Halloween is being marketed to us by corporations who want to sell mass produced synthetic costumes, plastic buckets, cheap chocolate grown where rainforests used to grow and sweets which encourage obesity. We are being sold images of this American confection through film, TV and social media. However, scratch the surface and you will find Samhain – the old Celtic festival to mark the end of harvest and the passage into winter. This has been celebrated for centuries on these isles. All Souls Day (the first of November) has been glued onto the old roots of this festival. I sense the profusion of “trick or treating” and dressing up in gothic styles as a response to our hunger for a connection with the circle of life and death. We yearn for a relationship with the ancestors – which we will soon be. Borrowing from the tradition of ‘Los Dios de los Muertos’, the ‘Day of the Dead’ in Mexico, a family film like ‘Coco’ (Pixar/Disney 2017) does just that in a way that includes children. “The English experience of death is apologetic. In Mexico it’s a celebration of the person who’s passed on.” (Stephen Wright, artist) After placing offerings for my ancestors, on Saturday I will be slipping on my skeleton suit and dancing at ‘Golden Delicious’.

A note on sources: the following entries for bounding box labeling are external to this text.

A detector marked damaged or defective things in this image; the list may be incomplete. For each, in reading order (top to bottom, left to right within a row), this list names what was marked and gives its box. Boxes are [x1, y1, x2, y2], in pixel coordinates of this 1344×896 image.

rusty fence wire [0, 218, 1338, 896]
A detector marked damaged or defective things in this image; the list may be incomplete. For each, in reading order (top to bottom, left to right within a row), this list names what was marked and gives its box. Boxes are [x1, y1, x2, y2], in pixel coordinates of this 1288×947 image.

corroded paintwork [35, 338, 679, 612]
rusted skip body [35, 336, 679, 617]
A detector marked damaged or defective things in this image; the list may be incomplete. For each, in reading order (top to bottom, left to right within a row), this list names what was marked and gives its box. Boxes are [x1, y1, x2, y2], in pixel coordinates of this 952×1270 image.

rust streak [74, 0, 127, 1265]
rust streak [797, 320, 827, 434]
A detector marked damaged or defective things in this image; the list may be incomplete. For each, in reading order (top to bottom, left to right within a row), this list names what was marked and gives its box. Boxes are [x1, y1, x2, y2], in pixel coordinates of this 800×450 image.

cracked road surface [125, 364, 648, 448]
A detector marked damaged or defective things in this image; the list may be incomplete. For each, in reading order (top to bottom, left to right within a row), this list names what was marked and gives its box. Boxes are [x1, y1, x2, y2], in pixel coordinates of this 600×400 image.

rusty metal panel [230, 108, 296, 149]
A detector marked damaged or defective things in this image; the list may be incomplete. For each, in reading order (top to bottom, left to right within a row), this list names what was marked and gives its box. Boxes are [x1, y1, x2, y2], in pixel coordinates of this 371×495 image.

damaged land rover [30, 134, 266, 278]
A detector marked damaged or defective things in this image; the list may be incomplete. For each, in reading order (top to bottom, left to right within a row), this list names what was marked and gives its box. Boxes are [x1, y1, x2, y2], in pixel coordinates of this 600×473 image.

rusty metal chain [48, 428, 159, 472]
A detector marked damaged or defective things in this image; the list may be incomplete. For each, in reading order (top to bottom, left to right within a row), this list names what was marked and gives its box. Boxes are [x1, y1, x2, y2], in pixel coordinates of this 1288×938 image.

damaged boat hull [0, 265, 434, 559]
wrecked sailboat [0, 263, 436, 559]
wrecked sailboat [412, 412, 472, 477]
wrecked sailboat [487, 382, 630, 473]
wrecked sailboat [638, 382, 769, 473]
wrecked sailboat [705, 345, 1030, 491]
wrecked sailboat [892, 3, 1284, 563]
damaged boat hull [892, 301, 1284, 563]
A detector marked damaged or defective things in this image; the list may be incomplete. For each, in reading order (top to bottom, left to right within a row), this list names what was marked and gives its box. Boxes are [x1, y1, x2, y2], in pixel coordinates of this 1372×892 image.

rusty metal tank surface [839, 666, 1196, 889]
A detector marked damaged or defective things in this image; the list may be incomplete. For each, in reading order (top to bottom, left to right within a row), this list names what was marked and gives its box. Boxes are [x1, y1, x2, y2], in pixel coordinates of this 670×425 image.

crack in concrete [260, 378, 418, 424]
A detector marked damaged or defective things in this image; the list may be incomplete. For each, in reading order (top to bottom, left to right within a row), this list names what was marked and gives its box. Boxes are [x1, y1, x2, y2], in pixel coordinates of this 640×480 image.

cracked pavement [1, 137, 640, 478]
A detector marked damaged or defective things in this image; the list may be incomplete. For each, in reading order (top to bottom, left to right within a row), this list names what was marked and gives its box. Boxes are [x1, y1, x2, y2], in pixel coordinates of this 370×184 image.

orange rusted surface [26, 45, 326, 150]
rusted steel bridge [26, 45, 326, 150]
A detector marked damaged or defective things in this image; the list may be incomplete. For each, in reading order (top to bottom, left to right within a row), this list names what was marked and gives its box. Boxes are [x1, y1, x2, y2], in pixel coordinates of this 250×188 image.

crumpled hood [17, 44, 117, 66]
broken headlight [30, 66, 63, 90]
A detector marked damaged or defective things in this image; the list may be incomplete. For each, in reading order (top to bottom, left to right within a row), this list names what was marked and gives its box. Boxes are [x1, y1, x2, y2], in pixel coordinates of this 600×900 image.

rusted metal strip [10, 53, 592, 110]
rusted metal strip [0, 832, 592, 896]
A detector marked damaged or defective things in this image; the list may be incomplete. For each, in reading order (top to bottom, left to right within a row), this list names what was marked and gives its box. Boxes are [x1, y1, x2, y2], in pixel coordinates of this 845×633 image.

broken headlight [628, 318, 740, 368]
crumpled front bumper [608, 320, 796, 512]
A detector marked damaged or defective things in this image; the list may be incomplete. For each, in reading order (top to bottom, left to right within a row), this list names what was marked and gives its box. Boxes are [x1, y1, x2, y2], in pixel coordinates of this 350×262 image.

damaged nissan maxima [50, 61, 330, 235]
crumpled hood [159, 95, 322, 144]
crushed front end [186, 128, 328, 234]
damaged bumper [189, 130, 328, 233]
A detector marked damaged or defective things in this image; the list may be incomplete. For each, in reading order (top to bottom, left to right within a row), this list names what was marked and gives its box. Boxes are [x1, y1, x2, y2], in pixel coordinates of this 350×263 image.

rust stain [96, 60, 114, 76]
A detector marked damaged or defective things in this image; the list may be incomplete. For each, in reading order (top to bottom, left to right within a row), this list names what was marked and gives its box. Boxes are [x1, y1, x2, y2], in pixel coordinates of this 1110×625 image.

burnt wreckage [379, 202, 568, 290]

http://www.rialtotheatre.co.uk/whats-on/events/golden-delicious-day-of-the-dead

I stand outside on the street looking into the Hart Club, which is full of the colourful, bold portraits painted by Paul Wright. He portrays his favourite characters from the comedy programmes and soaps he loves. “The work was cheeky and interesting,” says Stephen Wright (no relation) about Paul’s work. They began a creative working relationship, laughter being a key ingredient. “It was a two way experience,” reports Stephen, “Paul helped me to loosen up”. This exhibition has come into being through a collaboration between the Hart Club (who champion neuro diversity in the arts), Submit to Love Studios (part of Headway, a charity working with people who have experienced brain injury), Stephen Wright (working as artist in residence), and Paul Wright (artist with brain injury). Helen who works alongside the artists describes Headway Hackney as having “a Yes! Attitude”. She invites us to think outside our current mindset. “What would it mean for your life if you were very dramatically changed, with loss of self, loss of identity?” I had spent the afternoon with someone struggling to come to terms with exactly that – a sudden change in the entire landscape of their life. “Art practice is a way of living with uncertainty…and turning that into something magical,” says Ben of Headway Hackney. Their inclusive mission with service users is to foster “meaning, the opportunity to be valued, food and love, to have a place in the world; in short, trying to be human.”